## GIVEN TEXT
— START —

Photo Gallery and Blog 1999

Coyote - January 1999

The winter doldrums really settle in after Christmas. The pronghorn, elk, deer, and bighorn have all completed their rut, and are hard to find. We sometimes joke that the park rangers let all the air out of the animals and put them away in their warehouse until tourist season.

But the wily coyote still roams the hills and meadows, searching for a delicious rodent meal. My experience with coyotes in Rocky Mtn NP is they are totally indifferent to cars -- neither scared from nor attracted to them. This particular coyote was trotting along the hillside parallel to the road one morning, quite indifferent to me. It would pause occasionally to stare off at some distant subject, then resume its trek.

— END —

## MATERIAL PROVIDED
— START —

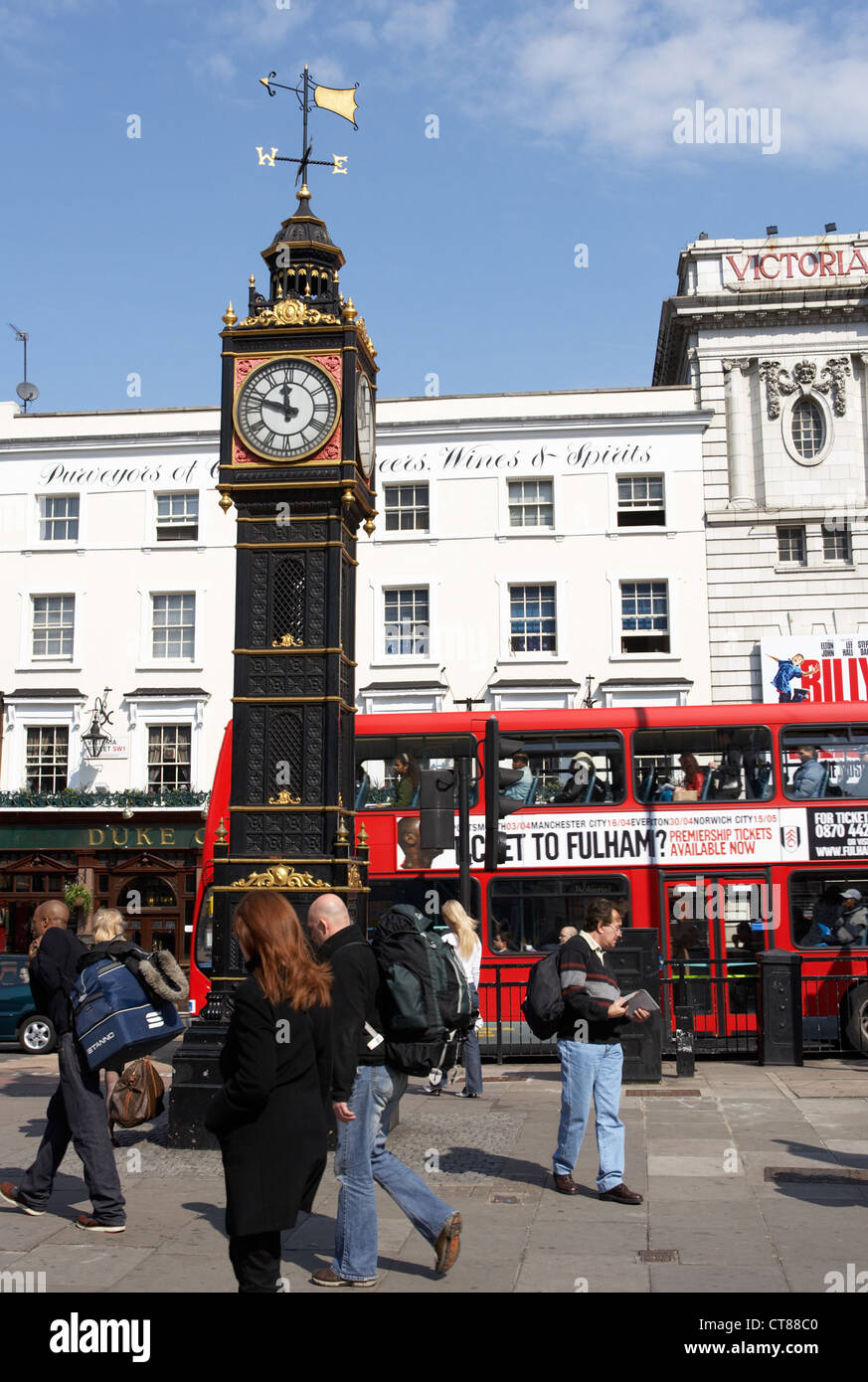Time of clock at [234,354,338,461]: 11:47
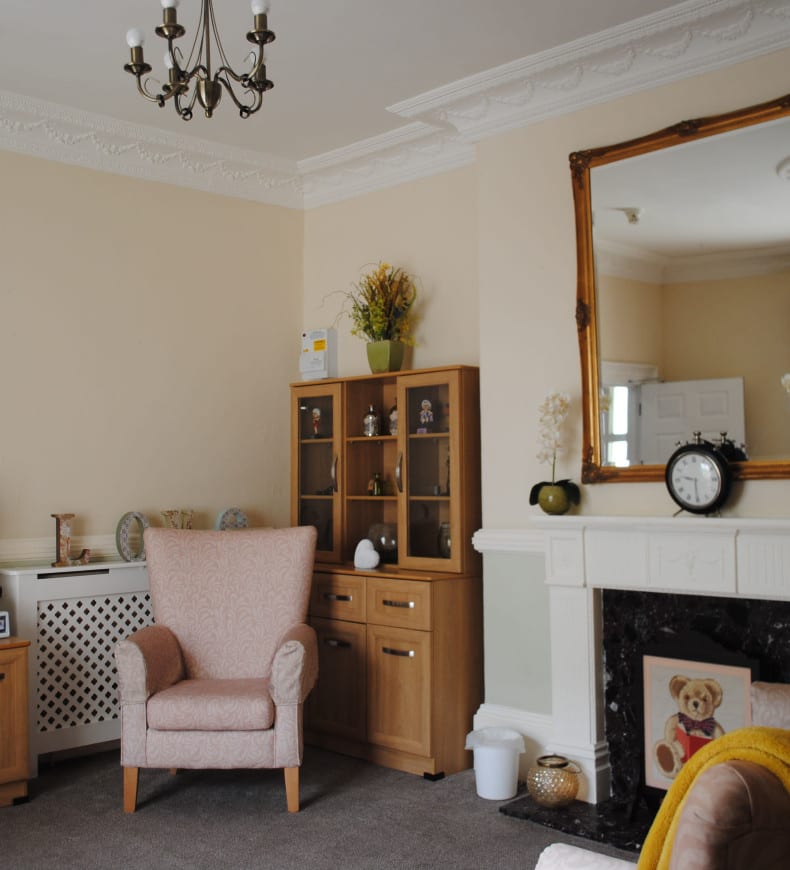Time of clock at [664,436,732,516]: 9:30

— END —

## TASK REQUIREMENTS
• a. From the coyote post, return the passage between "The winter doldrums" and "resume its trek.", inclusive.
• b. Does the coyote post agree with each of these statements: (i) in Rocky Mtn NP, coyotes show no particular reaction to cars; (ii) the coyote was seen trotting along the hillside one evening; (iii) the elk are still in their rut after Christmas? Give yes or no for each, with the deciding words quoted from the post.
The material was taken from a different source than the coyote post.

## IN RESPONSE
• a.
The winter doldrums really settle in after Christmas. The pronghorn, elk, deer, and bighorn have all completed their rut, and are hard to find. We sometimes joke that the park rangers let all the air out of the animals and put them away in their warehouse until tourist season.

But the wily coyote still roams the hills and meadows, searching for a delicious rodent meal. My experience with coyotes in Rocky Mtn NP is they are totally indifferent to cars -- neither scared from nor attracted to them. This particular coyote was trotting along the hillside parallel to the road one morning, quite indifferent to me. It would pause occasionally to stare off at some distant subject, then resume its trek.

• b.
(i) Yes: "they are totally indifferent to cars -- neither scared from nor attracted to them."
(ii) No: "trotting along the hillside parallel to the road one morning"
(iii) No: "The pronghorn, elk, deer, and bighorn have all completed their rut"